Feeling a little aimless when she was in her 30s, the musician connected with storyteller Laura Simms, who gave her the direction she was looking for.

"I worked with her on the story of the frog prince," Reit said, adding that turning toads to royalty gave her the idea to set fairytales to music.

Over the next 14 years, she worked with a group of actors and storytellers to put a string in the step of Frog Princes, Gingerbread men and all those of their ilk.  

"It was very satisfying," she said of The Singing Harp and the five shows that were done in the United Kingdom.

Reit is currently working on a new chapter in her creative travels. She teaches in the pre-college division of the Manhattan School of Music and is on the faculty of the Music Conservatory of Westchester. She also privately teaches 10-20 students at her home studio in Somers.

Her students vary from children whose parents are letting them learn how to play an instrument to a retired doctor who finally found the time to pursue a new passion. 

"His daughter used to play and he always loved the opera," she said. 

Reit is the founder, artistic director and resident composer of Singing Harp, an arts troupe which presents fairy tales, myths, and classic stories in dramatic and musical forms.
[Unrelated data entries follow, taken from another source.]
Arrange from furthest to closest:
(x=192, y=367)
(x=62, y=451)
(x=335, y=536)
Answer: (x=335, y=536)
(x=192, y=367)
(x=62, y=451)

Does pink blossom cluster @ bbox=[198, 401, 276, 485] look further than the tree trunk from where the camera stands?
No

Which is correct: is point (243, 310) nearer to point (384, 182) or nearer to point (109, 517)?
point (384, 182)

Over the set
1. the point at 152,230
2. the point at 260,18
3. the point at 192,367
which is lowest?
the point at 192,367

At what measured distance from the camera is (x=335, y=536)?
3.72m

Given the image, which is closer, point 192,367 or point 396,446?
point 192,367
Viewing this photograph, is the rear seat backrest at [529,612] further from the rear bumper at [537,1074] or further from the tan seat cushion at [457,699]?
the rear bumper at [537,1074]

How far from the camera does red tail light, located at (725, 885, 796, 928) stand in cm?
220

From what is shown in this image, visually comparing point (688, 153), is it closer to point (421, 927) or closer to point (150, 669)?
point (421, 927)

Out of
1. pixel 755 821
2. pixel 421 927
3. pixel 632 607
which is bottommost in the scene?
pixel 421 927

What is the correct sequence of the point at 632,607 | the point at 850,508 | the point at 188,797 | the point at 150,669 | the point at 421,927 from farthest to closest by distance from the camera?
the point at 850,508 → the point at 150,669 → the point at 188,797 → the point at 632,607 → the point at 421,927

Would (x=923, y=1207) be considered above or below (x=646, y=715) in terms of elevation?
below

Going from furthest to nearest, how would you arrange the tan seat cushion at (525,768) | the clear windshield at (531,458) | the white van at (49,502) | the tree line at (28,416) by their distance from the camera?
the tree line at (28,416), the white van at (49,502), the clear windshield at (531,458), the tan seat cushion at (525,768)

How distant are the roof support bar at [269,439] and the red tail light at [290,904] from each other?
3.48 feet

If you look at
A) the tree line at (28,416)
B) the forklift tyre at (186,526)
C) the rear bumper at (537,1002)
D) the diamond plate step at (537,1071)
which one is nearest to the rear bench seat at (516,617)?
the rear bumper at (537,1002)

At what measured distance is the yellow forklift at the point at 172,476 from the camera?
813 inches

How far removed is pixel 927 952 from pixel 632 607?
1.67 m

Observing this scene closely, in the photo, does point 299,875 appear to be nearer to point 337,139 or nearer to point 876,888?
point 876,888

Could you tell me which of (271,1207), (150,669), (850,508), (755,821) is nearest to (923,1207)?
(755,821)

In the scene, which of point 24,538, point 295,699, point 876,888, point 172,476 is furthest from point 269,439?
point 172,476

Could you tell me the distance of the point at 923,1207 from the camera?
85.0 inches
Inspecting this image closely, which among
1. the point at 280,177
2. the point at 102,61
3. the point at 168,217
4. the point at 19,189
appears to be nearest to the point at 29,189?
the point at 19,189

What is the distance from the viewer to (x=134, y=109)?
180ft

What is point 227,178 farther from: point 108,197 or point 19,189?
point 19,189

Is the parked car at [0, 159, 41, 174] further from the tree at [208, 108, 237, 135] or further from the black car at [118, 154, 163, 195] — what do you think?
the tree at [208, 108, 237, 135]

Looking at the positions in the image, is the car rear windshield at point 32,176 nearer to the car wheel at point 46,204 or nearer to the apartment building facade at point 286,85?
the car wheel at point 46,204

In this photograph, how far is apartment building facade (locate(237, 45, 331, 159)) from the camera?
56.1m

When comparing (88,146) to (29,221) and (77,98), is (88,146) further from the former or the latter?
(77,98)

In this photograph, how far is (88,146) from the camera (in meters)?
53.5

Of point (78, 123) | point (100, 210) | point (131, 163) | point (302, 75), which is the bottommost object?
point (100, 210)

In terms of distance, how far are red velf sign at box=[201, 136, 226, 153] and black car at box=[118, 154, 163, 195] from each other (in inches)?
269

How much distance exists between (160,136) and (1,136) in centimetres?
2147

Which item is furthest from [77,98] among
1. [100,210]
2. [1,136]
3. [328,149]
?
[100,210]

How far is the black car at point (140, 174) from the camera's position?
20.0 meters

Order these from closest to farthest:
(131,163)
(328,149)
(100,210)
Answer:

No matter who she is coaching, her job is to crack the individual code that converts an interest into an aptitude.

"It’s like a puzzle to solve," she said. "What’s going and what do I have to do to get this person to the next step?"

The method she uses is called compositional thinking—she teaches her students about what the composer might have been thinking and where the music was going, she said.

For her younger students, she incorporates the solos into a larger story.

"The idea is for the kids to feel part of something that is bigger than themselves," Reit said. "They have to play together, listen together and understand that it’s not only about their piece, it’s about being part of a whole."

Look for Reit and her husband Peter in Peekskill for a production of the Ugly Duckling at the Energy Movement Center (EMC) at 1 p.m. Oct. 6. The EMC is located at 925 South St. in Peekskill.